Kelli Doss has worked in youth programming since 1994. While working as a law Clerk for Hennepin County District Court, she made the decision to leave the field of law and focus her talents on working with disenfranchised youth and families. Her past employment with the Children's Defense Fund-MN and the Harlem Community Justice Center have afforded her the opportunity to create, implement, and manage community-based projects, as well as to create curricula and build community partnerships. Kelli has also been a special consultant with the International Leadership Institute, a non profit organization that addresses international human rights issues and legal reform, since it's inception in 1998. Kelli is currently employed with Youth Frontiers, Inc. in the capacity of the Manager of Urban and Make A Stand Products. Her responsibilities include the daily coordination and continued expansion of youth programming that focuses on youth leadership and cultural competency.

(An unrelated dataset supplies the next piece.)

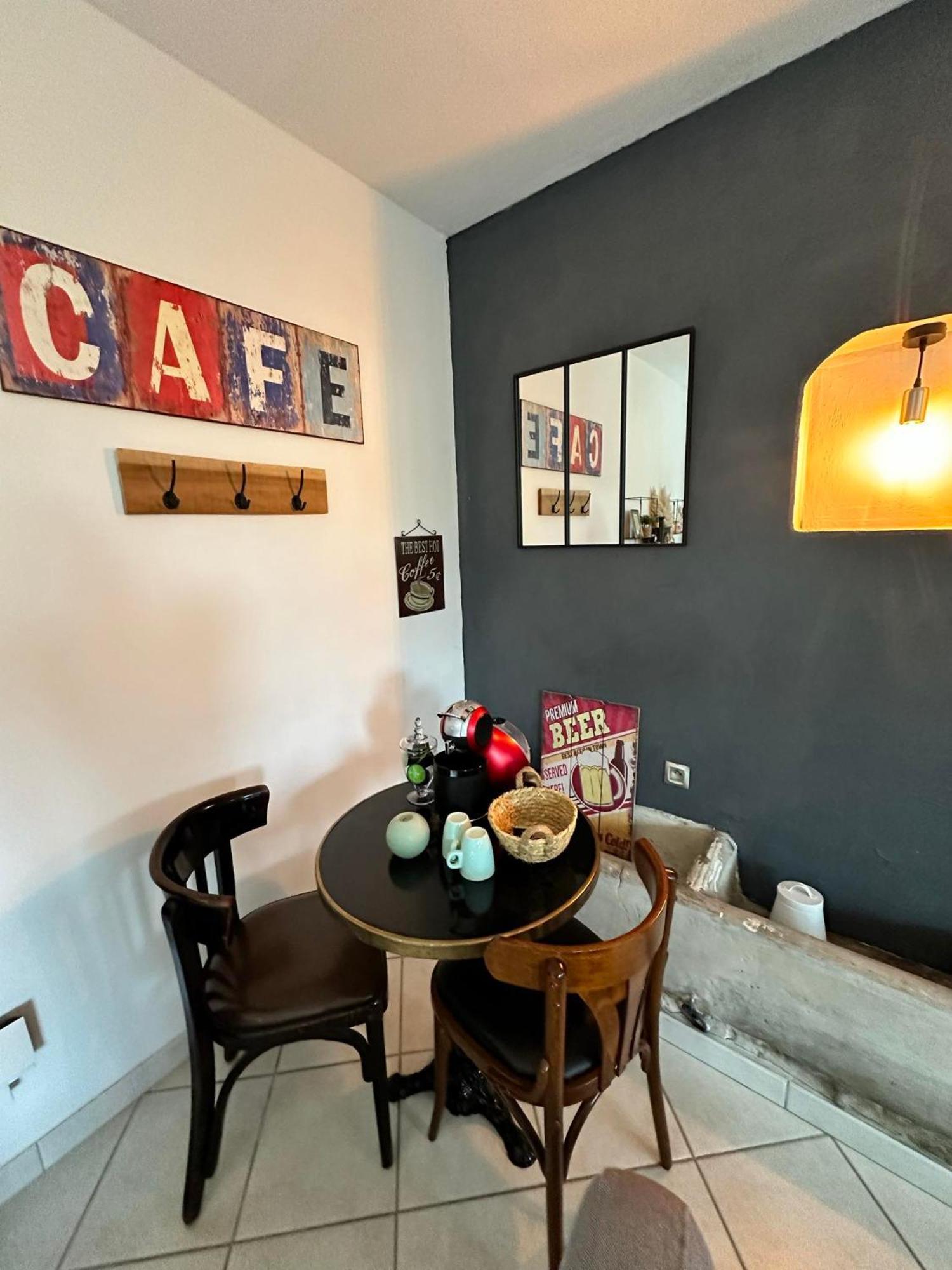 Gite Cosy Green Chevincourt Ngoại thất bức ảnh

Felisa Tibbitts is director and co-founder of Human Rights Education Associates (HREA), an international non-governmental organisation dedicated to education and learning about human rights (http://www.hrea.org). In the first half of the 1990s, she worked with Ministries of Education and human rights NGOs in developing new human rights curricula in the post-totalitarian societies of Central and Eastern Europe. Ms. Tibbitts has helped to support local capacity building through national programs in Romania, Albania, Estonia, Ukraine, Croatia, Morocco, and China. Ms. Tibbitts has also developed several practical manuals related to program development and evaluation which can be found on the HREA website. Ms. Tibbitts was trained in educational research, planning, and policy through Master’s programs at Harvard’s Kennedy School of Government and the Harvard Graduate School of Education, where she is currently a doctoral candidate. Ms. Tibbitts is active in training, writing, and policy development in the human rights education field. Through her organization HREA, NGOs, governmental and inter--governmental organizations are supported in all regions.